A urbe contraditória, exuberante, perigosa, colorida e viva de Salvador é filmada por carinho e onirismo por Navarro, quase como se o diretor propusesse, sem querer, um contraponto ao ascetismo dos planos gerais da cidade vistos na novela Segundo Sol. Vagando pela cidade ao lado de conhecidos, Bené tem a chance de colocar em prática sua espiritualidade transcendental que filtra candomblé, catolicismo, budismo e hinduísmo e até mesmo aprender com os mendigos mais incrédulos, como Galego (Ramon Vane, em grande atuação). A associação do ator de voar com a busca da liberdade pode ser batida, mas, mesmo sendo um clichê, a metáfora funciona na presença de outro mendigo, vivido por Fábio Vidal. O personagem coleta do lixo os materiais necessários para construir um par de asas que o fará voar. É na miséria que o desejo de atingir o sublime ganha potência.
O humor e crítica também se fazem presentes em Abaixo a Gravidade de uma maneira aparentemente óbvia, mas bem realizada. O diretor usa a linguagem escrita de forma funcional para alcançar efeitos dos mais diversos. Além das cartelas com dizeres (recurso utilizado em outros filmes de Navarro), o filme constrói quadros que usam tipografias como complemento, como quando Bené vagarosamente caminha diante de uma pichação que diz "ACM nunca mais", quando a câmera enfatiza um adesivo sobre arrebatamento no carro de um motorista cristão, quando uma tomada de outra pichação exibe a mensagem "Exu te ama" na fachada lateral de uma igreja ou quando uma pessoa em situação de rua tem um banner de um empreendimento imobiliário onde se lê "seu sonho de moradia" entre suas tralhas.

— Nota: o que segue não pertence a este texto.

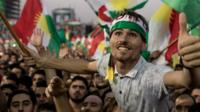 A supporter stands out form the throng, lifted on other's shoulders in a large crowd waving the Kurdish region's flag earlier this week
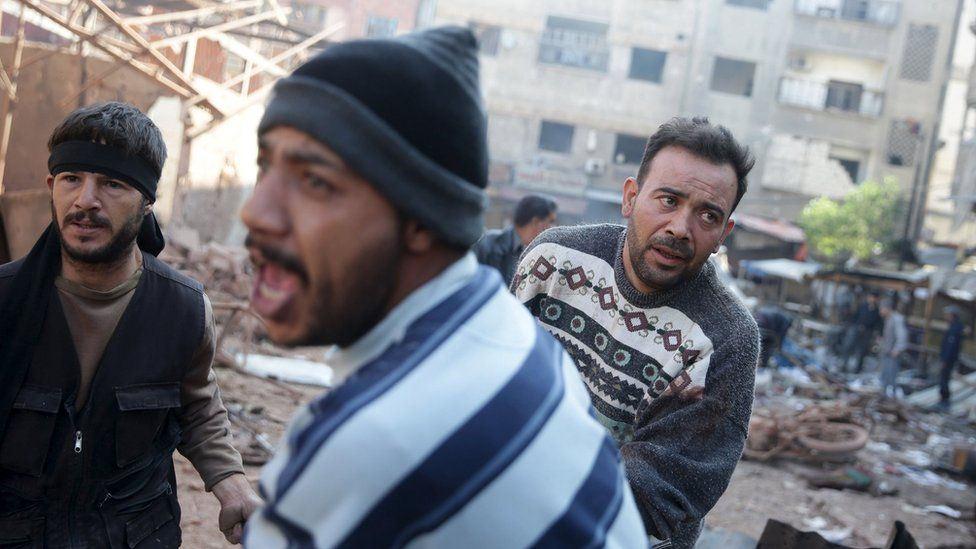 Men react as they carry the remains of dead people at a damaged site hit by missiles fired by Syrian government forces on a busy marketplace in the Douma neighbourhood of Damascus, Syria October 30, 2015.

Aos poucos, Navarro investe mais e mais pesado no desprendimento do realismo, lança mão de rupturas narrativas sorrentinescas e investe em devaneios visuais e estilísticos. Muitas das divagações visuais revelam as cores escondidas nas nuvens da rotina, como quando um artista de rua se transforma, do nada, em um orixá e ganha os céus. Em outro momento, é a escultura "O Pensador", de Rodin, que voa içada por um helicóptero por cima do Pelourinho sendo observado por populares (referência de A Doce Vida). Outros devaneios não funcionam tão bem. Um exemplo é a transformação de Letícia em uma subversão de si mesma que não é bem explicada pelo roteiro, embora seja nesta fase em que a as ambiguidades de morte e vida, juventude e velhice, carnal e transcendental sejam melhor exploradas no reencontro da mulher com Bené.
Um ponto fraco do filme é o arco dedicado ao personagem de Bertrand Duarte, um sujeito abastado de classe média que também descobre estar doente e tenta expor suas angústias para um psicanalista que não está aberto para suas lamúrias. A figura está no longa-metragem provavelmente para balancear a sabedoria desapegada de Bené, mas seu paralelo com a trama principal do protagonista é frágil. O arco praticamente só serve para interromper o fluxo de acontecimentos relacionados ao enredo principal do filme.
A dignidade com a qual Seu Bené é tratado ao final de sua jornada é mais um acerto do roteiro. O idoso, mesmo doente, não precisou morrer para ver Deus e conhecer a grande beleza da vida. Em Abaixo a Gravidade, mais certas do que as leis da física identificadas por Newton quando a maçã caiu em sua cabeça são as leis do afeto e das possibilidades da experiência humana.
Filme visto na 12ª CineBH - Mostra Internacional de Cinema de Belo Horizonte, em agosto de 2018.